Genel itibariyle düşük seyretmekte olan küresel enflasyonda yükselme eğilimi olduğu gözlenmekle birlikte, bazı ülkeler enflasyon hedeflerini tutturmuş bazıları ise hedeflerine yaklaşamamıştır. Hammadde fiyatlarında gözlemlenen toparlanma üreticilerin girdi maliyetlerini etkilerken, tüketici fiyat seviyeleri üzerinde enflasyonist baskılar daha sınırlı kaldı. Hammadde fiyatlarındaki artış başta petrol üreticisi ve ihracatçısı ülkelerin gelirlerini destekleyici nitelikliydi ve bu durumun da kamu maliyelerini olumlu etkilediği gözlendi. Enflasyonist baskıların yoksunluğu, merkez bankalarının genişlemeci para politikalarını sürdürmesini sağladı. Bunun da risk iştahının güçlenmesinde etkili olduğunu ve gelişmekte olan ülke piyasalarına sermaye akımları olduğunu gözlemledik. Ülkemiz piyasaları da uluslararası yatırımcılardan, 7,3 milyar ABD Doları devlet tahvili alımları, 3,2 milyar ABD Doları hisse alımları olmak üzere toplamda 10 milyar ABD Doları’nın üzerinde kaynak sağlamayı başardı.

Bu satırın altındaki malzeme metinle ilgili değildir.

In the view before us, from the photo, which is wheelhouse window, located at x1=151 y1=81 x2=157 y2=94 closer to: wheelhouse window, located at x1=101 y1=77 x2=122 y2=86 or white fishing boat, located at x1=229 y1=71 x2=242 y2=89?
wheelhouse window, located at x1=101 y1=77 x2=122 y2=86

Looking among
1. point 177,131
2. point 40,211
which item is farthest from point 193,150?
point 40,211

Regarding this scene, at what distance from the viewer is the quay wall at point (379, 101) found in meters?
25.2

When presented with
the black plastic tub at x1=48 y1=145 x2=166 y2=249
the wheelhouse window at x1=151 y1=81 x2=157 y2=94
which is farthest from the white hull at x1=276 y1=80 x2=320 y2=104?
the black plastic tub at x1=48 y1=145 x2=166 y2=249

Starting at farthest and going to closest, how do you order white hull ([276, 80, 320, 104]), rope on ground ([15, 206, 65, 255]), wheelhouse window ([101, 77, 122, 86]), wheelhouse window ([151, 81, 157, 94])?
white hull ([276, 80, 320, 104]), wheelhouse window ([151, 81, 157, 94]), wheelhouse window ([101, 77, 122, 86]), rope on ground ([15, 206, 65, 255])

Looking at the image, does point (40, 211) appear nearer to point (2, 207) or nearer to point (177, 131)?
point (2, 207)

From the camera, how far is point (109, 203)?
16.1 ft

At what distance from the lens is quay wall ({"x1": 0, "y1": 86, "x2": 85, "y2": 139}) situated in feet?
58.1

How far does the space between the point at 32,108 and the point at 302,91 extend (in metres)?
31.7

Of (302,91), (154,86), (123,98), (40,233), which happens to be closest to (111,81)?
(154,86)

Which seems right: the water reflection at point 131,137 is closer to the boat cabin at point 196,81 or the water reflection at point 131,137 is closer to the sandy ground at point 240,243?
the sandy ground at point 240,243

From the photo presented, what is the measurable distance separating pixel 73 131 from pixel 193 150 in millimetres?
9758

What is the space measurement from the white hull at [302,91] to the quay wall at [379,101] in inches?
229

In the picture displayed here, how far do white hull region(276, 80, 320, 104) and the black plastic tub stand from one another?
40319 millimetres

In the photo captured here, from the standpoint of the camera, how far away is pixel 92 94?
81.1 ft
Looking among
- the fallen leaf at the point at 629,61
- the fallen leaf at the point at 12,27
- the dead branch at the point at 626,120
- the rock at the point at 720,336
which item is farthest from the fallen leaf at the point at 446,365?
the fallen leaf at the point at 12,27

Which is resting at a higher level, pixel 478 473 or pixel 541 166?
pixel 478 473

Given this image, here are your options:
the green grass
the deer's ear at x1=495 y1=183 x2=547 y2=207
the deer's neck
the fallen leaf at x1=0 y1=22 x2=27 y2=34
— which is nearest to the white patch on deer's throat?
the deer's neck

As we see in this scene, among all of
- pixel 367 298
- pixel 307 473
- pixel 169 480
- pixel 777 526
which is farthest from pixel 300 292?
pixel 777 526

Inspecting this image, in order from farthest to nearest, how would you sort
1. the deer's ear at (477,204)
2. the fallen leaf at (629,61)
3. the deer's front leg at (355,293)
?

20 trilyon ABD Doları hasılaya yaklaşan dünyanın en büyük ekonomisi ABD’de Fed, küresel ekonomideki güçlenmeye bağlı olarak faiz hadlerini artırmayı sürdürdü. Bir yandan da 4,5 trilyon ABD Doları tutarına ulaşan bilançosunu küçültme işlemini uygulamaya koydu. Fed, piyasaya bir buçuk senelik bilanço daraltma takvimi açıkladı. Böylece 2019 yılı başında Fed bilançosunun halen 4 trilyon civarında büyüklüğe sahip olacağı anlaşıldı. Dünya borsaları, yaklaşık olarak ortalama %20 büyüme kaydederken, Borsa İstanbul da 2017 yılında %50’ye yakın bir artış kaydetti.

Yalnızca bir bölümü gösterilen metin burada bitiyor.